Plus que jamais, nous tenons donc à souligner l’inadéquation entre les gains et le niveau des performances à effectuer pour y prétendre, le travail fourni en amont, les investissements des éleveurs et propriétaires ou encore les risques encourus. C’est presque un manque de respect pour nous qui sommes les acteurs méritants d’un spectacle hautement attrayant et dans tous les cas l’impossibilité d’améliorer un minimum des trésoreries déjà fragiles.

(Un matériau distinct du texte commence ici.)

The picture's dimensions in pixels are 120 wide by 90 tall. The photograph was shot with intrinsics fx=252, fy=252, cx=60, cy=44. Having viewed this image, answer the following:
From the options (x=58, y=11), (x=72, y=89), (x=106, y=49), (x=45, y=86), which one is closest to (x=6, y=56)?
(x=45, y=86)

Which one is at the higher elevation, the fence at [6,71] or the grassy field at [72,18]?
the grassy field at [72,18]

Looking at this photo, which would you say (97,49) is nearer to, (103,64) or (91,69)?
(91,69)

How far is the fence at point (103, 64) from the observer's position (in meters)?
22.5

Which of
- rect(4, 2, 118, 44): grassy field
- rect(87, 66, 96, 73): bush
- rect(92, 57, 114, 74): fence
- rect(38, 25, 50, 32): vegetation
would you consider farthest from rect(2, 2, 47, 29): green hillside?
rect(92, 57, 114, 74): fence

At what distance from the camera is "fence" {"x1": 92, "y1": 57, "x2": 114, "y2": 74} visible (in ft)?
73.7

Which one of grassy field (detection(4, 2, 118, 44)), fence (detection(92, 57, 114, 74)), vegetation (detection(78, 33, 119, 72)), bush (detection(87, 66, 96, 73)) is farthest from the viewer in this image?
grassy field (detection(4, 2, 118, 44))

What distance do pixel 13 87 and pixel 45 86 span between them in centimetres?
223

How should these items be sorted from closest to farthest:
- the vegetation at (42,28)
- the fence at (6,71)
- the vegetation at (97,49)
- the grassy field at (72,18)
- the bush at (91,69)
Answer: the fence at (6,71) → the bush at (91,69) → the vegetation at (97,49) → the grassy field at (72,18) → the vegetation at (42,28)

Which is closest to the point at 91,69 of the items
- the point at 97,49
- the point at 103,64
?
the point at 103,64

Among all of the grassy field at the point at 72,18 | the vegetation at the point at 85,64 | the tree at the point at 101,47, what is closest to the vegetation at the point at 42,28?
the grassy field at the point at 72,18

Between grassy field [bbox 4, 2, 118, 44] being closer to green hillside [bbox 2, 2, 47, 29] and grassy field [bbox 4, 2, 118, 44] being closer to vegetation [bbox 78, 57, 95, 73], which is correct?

Les organisateurs ne doivent pas être pointés du doigt car il leur faut tout autant de passion pour supporter les contraintes liées à la mise en place de tels évènements. Chacun sait que les cavaliers ont besoin d’eux et inversement. La FFE ne peut pas être blâmée non plus car elle apporte un soutien significatif par le biais de circuits comme le Grand National, l’Eventing Tour, etc. Son engagement est supérieur à celui de beaucoup de fédérations étrangères et nous sommes enviés pour cela. Néanmoins, nous pensons qu’il faut faire davantage car notre avenir en dépend, et par corrélation celui de notre représentativité dans les championnats majeurs. Le fait que les épreuves internationales sous-dotées fassent tout de même le plein de partants ne peut pas être un prétexte pour ne rien changer. Le jeu des qualifications entretient cette logique perverse mais la pression financière finira par être un frein, voire un blocage. La santé de cette merveilleuse discipline en dépend, sous peine de donner la part belle aux plus fortunés, et il ne sont pas nombreux dans notre discipline… L’exemple anglo-saxon et ses faibles dotations, exceptés les CCI 5*-L, ne peut être pris en modèle car son système repose sur l’engagement massif de propriétaires pour qui le complet est une culture commune méritant de s’y investir à la mesure de ce que cela coûte vraiment. Les professionnels peuvent donc compter sur des pensions conséquentes et partenariats significatifs plutôt que sur des gains. Cela ne sera probablement jamais le cas en France.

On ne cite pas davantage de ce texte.